At the end of the session, he got another surprise: I asked him if he wanted to come back.
- Yes, I’d like that, unless it’s to get me to talk about my story.
- We’ll talk about whatever you want. What would you like to talk about?
- My anger!
So during the next session, we talked about his anger towards the hostel that had excluded him and what had happened to him when he came to France.
’In any case, in France, like it was back home, you don’t have the right to say no! You never have a choice, even if someone gives you one, it’s not a real choice.

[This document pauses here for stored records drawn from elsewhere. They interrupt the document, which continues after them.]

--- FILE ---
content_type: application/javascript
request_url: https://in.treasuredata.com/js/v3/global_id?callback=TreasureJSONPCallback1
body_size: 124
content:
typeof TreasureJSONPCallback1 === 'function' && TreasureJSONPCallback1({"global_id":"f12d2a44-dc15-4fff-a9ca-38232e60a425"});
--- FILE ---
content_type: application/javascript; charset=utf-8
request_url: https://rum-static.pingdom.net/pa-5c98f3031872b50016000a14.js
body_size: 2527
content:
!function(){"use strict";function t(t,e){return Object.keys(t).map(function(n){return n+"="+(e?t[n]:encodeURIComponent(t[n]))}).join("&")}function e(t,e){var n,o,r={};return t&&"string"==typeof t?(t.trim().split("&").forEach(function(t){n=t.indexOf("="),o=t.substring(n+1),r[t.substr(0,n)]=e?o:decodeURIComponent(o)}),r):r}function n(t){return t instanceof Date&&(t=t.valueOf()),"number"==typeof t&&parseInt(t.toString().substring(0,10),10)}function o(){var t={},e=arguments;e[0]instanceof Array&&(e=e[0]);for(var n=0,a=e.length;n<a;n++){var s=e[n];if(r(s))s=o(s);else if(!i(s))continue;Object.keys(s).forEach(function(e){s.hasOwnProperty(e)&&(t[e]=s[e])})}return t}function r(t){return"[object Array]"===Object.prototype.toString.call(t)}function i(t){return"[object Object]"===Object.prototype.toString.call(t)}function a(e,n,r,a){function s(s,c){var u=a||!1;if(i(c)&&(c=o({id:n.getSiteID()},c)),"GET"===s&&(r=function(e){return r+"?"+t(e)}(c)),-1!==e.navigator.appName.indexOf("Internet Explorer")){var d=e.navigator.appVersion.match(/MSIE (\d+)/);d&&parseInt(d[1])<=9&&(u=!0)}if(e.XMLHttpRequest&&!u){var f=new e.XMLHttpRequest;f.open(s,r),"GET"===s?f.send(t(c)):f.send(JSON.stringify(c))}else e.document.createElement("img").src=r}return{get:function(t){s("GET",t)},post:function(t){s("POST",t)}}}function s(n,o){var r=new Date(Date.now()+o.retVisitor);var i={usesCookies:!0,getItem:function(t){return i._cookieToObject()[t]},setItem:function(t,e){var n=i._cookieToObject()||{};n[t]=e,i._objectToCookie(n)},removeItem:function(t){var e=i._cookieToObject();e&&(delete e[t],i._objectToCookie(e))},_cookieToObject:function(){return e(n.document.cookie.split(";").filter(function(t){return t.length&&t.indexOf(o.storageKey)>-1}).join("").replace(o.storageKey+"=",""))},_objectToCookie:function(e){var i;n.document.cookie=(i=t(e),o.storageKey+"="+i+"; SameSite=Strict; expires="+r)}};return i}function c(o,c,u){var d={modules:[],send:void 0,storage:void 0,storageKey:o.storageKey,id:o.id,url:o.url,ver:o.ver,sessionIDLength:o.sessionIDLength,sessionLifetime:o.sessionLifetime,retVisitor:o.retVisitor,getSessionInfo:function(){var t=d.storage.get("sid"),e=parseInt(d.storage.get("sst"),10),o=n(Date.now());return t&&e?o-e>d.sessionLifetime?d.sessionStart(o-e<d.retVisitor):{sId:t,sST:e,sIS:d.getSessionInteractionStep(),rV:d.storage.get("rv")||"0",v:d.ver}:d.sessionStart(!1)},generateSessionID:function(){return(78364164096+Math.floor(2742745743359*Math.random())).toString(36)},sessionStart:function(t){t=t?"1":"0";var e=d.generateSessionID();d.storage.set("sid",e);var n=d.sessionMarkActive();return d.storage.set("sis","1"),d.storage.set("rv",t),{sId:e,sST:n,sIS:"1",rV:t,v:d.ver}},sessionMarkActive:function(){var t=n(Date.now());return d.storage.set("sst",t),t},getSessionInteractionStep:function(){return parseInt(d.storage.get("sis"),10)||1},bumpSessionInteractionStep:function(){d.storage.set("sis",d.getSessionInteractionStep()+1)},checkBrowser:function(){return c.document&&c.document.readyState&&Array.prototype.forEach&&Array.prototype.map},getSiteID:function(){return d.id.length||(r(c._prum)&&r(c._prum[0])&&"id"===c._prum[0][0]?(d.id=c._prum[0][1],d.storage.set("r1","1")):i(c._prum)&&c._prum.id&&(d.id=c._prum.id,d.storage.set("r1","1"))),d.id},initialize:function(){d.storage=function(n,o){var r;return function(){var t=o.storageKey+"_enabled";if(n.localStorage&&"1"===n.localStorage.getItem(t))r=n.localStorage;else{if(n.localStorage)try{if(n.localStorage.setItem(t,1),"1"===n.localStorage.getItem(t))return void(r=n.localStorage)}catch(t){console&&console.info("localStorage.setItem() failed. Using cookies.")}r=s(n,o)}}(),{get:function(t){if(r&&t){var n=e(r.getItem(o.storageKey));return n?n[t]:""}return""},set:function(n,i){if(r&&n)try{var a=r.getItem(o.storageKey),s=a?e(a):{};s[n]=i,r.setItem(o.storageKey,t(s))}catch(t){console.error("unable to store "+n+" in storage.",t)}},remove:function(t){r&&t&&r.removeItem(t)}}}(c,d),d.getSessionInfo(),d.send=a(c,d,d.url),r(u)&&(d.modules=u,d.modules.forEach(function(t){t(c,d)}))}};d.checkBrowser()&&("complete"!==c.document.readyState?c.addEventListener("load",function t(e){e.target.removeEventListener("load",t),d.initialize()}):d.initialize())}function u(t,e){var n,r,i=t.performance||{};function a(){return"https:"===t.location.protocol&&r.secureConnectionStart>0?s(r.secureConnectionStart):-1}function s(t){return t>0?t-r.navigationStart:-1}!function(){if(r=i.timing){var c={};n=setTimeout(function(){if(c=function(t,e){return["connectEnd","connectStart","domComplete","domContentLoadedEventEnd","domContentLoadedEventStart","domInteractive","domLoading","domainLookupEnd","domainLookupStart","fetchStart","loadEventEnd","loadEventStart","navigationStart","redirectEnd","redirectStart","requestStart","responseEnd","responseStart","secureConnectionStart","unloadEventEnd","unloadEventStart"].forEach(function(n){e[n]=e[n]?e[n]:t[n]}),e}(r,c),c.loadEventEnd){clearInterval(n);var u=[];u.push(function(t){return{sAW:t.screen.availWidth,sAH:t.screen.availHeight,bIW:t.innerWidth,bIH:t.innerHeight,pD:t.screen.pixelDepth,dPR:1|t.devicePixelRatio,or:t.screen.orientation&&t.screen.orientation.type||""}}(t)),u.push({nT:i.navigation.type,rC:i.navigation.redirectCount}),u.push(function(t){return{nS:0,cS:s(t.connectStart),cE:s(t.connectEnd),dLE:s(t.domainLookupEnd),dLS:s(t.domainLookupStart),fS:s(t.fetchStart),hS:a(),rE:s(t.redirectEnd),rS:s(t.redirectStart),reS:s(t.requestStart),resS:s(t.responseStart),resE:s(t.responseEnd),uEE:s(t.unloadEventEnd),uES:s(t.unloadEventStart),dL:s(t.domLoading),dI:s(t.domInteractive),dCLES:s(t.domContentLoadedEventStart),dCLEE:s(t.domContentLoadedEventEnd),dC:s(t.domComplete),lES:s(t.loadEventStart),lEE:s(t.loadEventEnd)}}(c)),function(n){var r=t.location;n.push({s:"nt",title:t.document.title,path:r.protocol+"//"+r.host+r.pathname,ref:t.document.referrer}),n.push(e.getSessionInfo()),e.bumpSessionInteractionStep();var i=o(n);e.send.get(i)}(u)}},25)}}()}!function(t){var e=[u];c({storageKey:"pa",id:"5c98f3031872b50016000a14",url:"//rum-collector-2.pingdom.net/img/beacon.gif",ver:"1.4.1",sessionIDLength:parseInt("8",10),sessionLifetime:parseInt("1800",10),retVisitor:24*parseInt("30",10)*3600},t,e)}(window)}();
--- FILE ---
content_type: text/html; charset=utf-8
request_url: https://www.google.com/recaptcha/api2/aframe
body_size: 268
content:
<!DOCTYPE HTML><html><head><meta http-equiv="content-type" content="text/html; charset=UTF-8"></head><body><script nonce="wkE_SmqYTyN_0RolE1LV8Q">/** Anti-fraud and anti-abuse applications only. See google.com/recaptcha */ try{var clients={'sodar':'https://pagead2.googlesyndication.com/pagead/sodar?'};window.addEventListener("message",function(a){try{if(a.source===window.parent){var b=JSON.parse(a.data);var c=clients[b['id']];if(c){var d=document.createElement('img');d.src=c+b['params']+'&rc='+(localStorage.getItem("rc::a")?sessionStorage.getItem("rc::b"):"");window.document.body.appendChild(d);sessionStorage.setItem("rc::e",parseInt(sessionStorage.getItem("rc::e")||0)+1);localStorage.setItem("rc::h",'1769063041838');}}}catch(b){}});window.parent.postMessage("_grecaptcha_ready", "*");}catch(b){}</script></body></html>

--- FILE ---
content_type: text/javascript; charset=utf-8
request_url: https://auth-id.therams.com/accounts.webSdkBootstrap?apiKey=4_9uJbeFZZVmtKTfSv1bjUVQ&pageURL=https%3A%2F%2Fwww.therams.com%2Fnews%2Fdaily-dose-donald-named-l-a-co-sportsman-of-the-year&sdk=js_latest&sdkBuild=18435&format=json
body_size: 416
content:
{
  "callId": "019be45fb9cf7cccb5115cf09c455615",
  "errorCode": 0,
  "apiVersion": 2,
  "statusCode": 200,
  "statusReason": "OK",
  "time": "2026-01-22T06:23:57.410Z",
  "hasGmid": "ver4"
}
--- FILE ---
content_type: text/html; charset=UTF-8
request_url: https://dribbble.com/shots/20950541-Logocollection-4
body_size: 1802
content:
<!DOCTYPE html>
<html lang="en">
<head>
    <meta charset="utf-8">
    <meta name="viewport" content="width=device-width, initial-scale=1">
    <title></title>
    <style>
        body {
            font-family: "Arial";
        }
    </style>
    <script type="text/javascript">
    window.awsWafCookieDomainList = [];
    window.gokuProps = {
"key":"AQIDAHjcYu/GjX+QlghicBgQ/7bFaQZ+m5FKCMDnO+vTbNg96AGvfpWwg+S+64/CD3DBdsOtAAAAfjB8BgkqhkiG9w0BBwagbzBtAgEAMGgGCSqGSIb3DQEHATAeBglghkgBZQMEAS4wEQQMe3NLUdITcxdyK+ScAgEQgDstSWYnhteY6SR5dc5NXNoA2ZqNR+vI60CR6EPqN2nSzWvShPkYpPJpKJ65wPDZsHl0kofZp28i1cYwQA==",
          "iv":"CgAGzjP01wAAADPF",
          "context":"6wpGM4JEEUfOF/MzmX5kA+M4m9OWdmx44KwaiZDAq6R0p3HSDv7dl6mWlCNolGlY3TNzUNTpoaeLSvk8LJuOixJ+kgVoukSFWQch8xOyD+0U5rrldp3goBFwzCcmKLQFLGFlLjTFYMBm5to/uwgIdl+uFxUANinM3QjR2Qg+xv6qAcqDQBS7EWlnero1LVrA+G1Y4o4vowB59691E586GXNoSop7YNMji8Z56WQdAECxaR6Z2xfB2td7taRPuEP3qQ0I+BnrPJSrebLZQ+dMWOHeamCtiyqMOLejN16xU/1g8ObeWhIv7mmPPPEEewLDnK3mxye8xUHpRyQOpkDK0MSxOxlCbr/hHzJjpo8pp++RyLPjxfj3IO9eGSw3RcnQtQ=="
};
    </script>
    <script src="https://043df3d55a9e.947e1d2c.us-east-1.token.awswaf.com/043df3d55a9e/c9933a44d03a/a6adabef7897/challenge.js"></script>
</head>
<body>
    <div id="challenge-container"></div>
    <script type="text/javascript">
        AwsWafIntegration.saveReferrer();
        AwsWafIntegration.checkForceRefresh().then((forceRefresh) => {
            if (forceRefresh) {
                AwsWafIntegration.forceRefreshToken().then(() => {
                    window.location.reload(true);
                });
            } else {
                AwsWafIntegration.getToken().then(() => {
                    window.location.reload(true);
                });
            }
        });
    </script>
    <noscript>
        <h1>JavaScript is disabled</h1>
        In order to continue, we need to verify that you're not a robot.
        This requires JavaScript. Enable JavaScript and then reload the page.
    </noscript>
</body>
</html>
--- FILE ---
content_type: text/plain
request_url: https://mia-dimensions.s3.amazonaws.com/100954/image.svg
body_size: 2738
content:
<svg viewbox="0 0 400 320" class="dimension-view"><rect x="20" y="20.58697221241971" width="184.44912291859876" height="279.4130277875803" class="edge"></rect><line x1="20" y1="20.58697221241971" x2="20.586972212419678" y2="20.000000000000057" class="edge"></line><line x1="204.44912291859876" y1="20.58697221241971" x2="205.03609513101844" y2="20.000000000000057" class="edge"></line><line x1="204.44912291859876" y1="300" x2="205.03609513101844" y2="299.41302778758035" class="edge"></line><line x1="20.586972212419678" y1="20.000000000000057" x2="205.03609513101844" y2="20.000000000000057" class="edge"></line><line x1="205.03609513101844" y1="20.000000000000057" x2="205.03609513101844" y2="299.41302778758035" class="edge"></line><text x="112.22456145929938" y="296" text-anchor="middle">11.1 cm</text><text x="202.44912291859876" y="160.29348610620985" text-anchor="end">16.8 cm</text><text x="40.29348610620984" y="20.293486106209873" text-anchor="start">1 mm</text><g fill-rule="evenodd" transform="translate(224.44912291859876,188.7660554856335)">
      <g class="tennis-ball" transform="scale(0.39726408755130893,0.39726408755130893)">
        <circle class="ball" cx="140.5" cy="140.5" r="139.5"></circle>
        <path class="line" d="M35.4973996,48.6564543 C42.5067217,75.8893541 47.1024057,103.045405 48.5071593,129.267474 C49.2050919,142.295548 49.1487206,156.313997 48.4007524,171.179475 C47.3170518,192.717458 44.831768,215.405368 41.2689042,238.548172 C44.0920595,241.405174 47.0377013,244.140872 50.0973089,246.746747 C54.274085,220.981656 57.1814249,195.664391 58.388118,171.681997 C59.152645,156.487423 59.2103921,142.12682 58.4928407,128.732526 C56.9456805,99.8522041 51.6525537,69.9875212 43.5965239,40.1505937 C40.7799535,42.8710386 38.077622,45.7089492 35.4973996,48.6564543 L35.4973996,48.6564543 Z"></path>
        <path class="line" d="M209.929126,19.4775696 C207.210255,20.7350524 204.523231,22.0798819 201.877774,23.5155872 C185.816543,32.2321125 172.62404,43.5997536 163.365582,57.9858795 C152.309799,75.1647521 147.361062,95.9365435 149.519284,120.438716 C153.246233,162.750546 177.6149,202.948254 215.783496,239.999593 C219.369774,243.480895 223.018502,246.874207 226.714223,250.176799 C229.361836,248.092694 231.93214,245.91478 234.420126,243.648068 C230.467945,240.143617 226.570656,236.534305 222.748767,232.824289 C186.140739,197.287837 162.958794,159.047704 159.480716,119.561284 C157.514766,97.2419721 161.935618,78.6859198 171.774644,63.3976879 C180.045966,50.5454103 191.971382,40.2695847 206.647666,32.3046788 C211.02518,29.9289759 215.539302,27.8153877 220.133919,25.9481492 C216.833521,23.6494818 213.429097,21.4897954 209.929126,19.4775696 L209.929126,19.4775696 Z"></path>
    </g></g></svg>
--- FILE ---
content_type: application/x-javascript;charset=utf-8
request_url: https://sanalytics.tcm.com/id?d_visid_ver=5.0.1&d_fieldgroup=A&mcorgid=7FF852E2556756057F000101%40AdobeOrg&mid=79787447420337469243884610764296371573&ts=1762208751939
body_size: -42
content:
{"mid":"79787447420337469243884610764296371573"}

We discussed his anger towards those who had said they wanted to help him but then let him down. His rage vis-à-vis the death of his parents and what had happened next… his neighbours that took him in only to make him work and treat him cruelly.
When he came into my office for the third session, he said that he had a question for me: why doesn’t the truth ever triumph in the end?
The following session he wanted to know why, sometimes, he had to hurt himself in order to feel alive?
During the eighth session, he still refused to speak about his story. However, this brilliant young man told me that he was feeling much better because he had found a place [speaking of Parcours d’Exil] that was “unlike anywhere else.” He knew that if one day he wanted to share his story that I would be there to listen; but even if he never wanted to talk about it, he knew I’d still be there for him.
I hope that once he finishes the ’schooling’ imposed upon him by the pragmatic system into which had been thrown— the structure only allows for a ’short’ education due to the limited time the system devotes to caring for each child— he will have the chance to pursue law school. I am sure that given the opportunity, he would succeed."